Material supplied:
☆ ☆ ☆ ☆ ☆ ☆ ☆
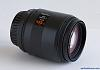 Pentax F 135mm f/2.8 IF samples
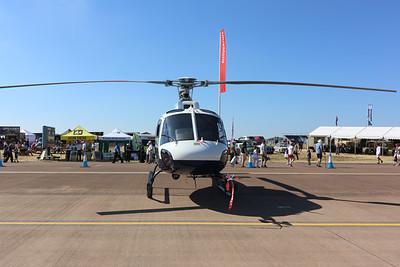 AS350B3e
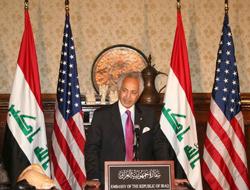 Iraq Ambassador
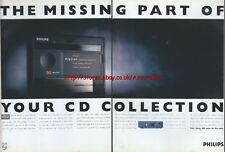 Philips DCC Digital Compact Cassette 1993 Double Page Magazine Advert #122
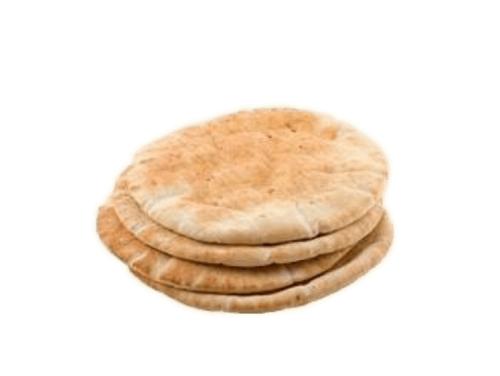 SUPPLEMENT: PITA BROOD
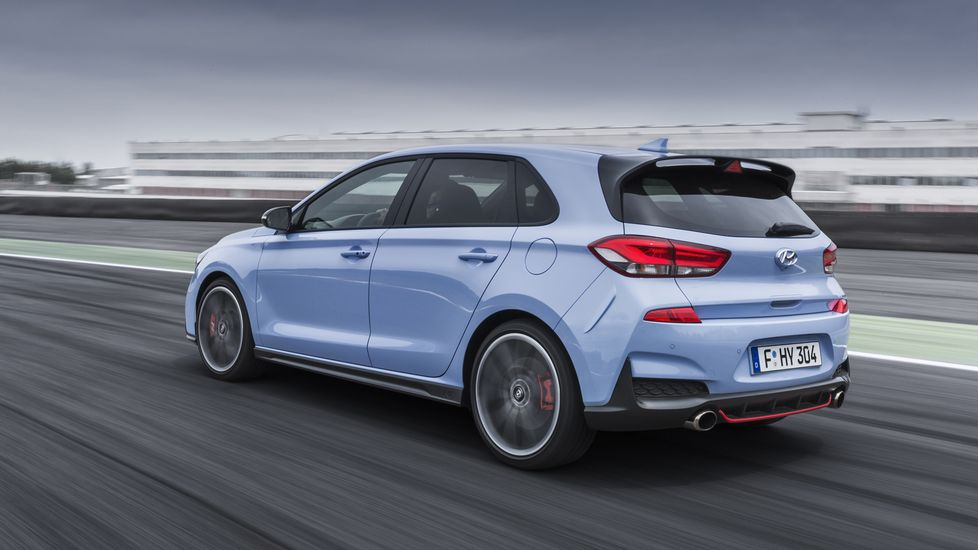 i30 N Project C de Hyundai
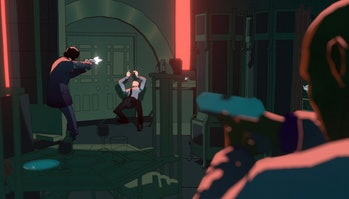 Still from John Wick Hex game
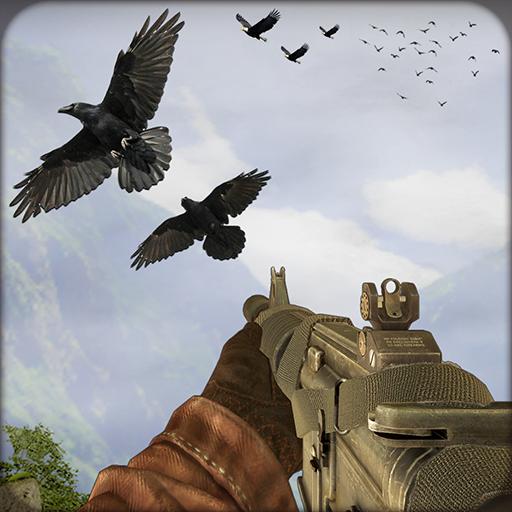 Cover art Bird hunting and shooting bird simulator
☆ ☆ ☆ ☆ ☆ ☆ ☆
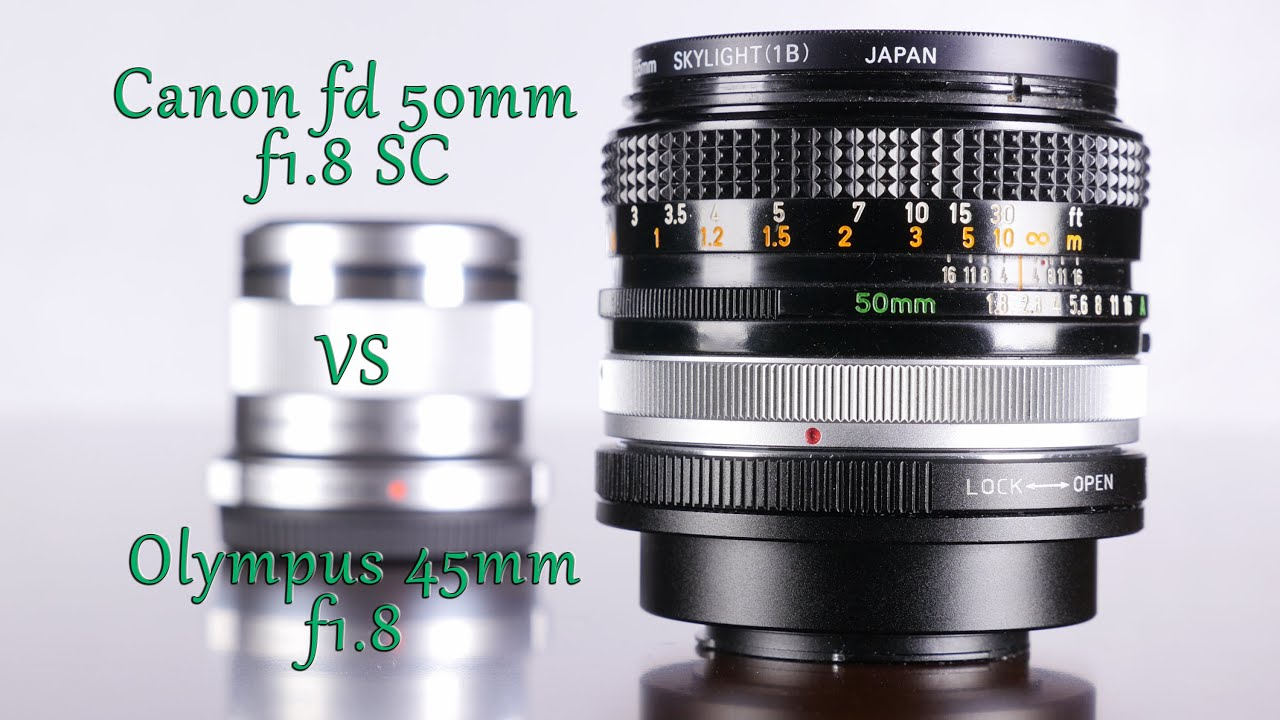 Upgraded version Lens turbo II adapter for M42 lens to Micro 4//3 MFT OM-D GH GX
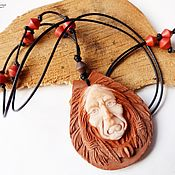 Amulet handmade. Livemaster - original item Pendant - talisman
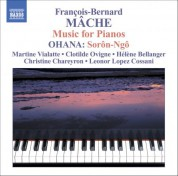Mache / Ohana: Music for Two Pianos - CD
☆ ☆ ☆ ☆ ☆ ☆ ☆
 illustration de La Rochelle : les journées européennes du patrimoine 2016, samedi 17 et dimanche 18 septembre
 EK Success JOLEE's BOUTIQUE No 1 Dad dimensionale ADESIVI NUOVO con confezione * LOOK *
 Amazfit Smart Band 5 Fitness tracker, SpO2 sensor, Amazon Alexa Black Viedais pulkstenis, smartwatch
☆ ☆ ☆ ☆ ☆ ☆ ☆
Exercise details:
Copy word for word the lines above, starting at the line containing "Pentax F 135mm f/2.8 IF samples" and ending at the line containing "Cover art Bird", inclusive, with no pictures.

Exercise answer:
 Pentax F 135mm f/2.8 IF samples
 AS350B3e
 Iraq Ambassador
 Philips DCC Digital Compact Cassette 1993 Double Page Magazine Advert #122
 SUPPLEMENT: PITA BROOD
 i30 N Project C de Hyundai
 Still from John Wick Hex game
 Cover art Bird hunting and shooting bird simulator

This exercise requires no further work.